### Prompt
From the line containing "notte di capodanno" to the line containing "Homem é preso" in the entries below, reproduce every line exactly, ends included. Nothing else belongs in the copy, and no pictures.

### Data shown
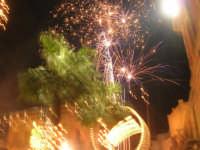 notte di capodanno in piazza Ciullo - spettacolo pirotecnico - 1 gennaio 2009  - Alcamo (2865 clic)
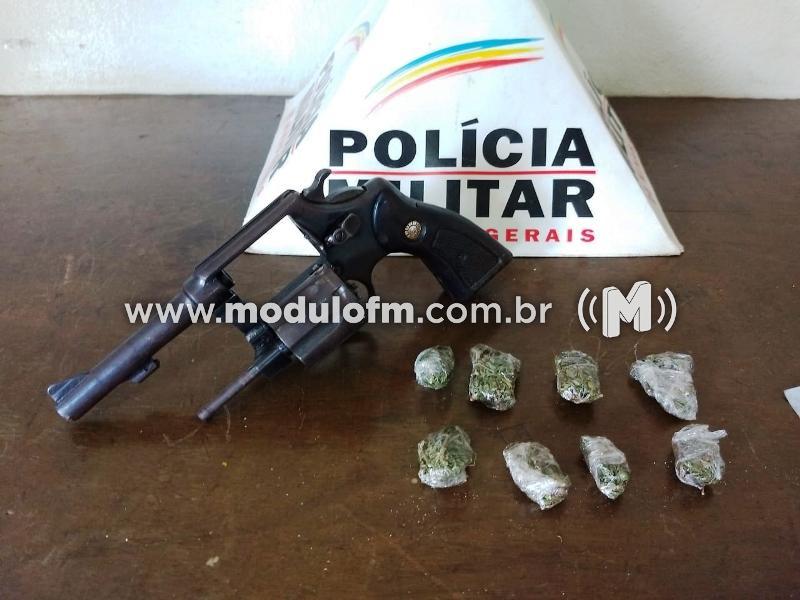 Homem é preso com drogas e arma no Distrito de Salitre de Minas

==

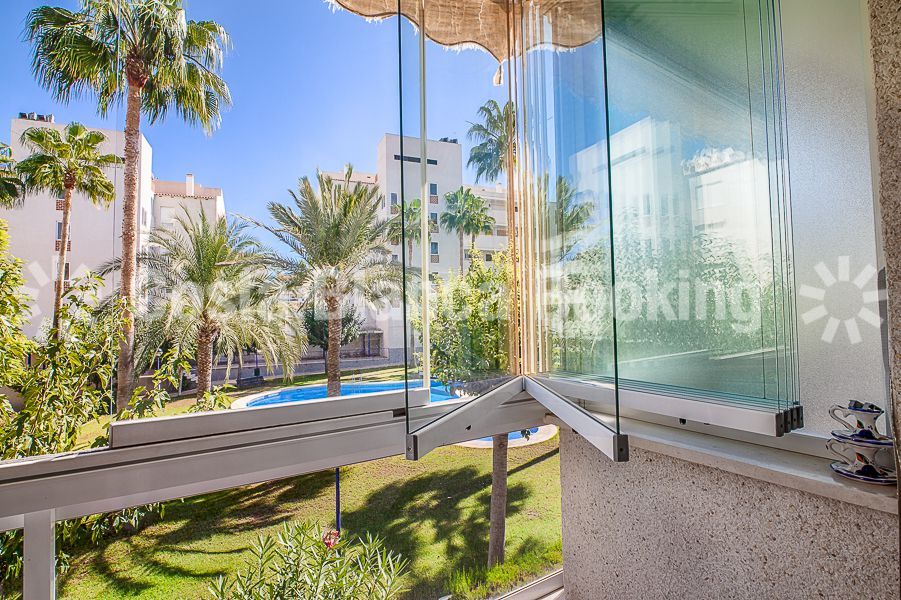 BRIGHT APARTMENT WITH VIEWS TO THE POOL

### Output for this exercise
 notte di capodanno in piazza Ciullo - spettacolo pirotecnico - 1 gennaio 2009  - Alcamo (2865 clic)
 Homem é preso com drogas e arma no Distrito de Salitre de Minas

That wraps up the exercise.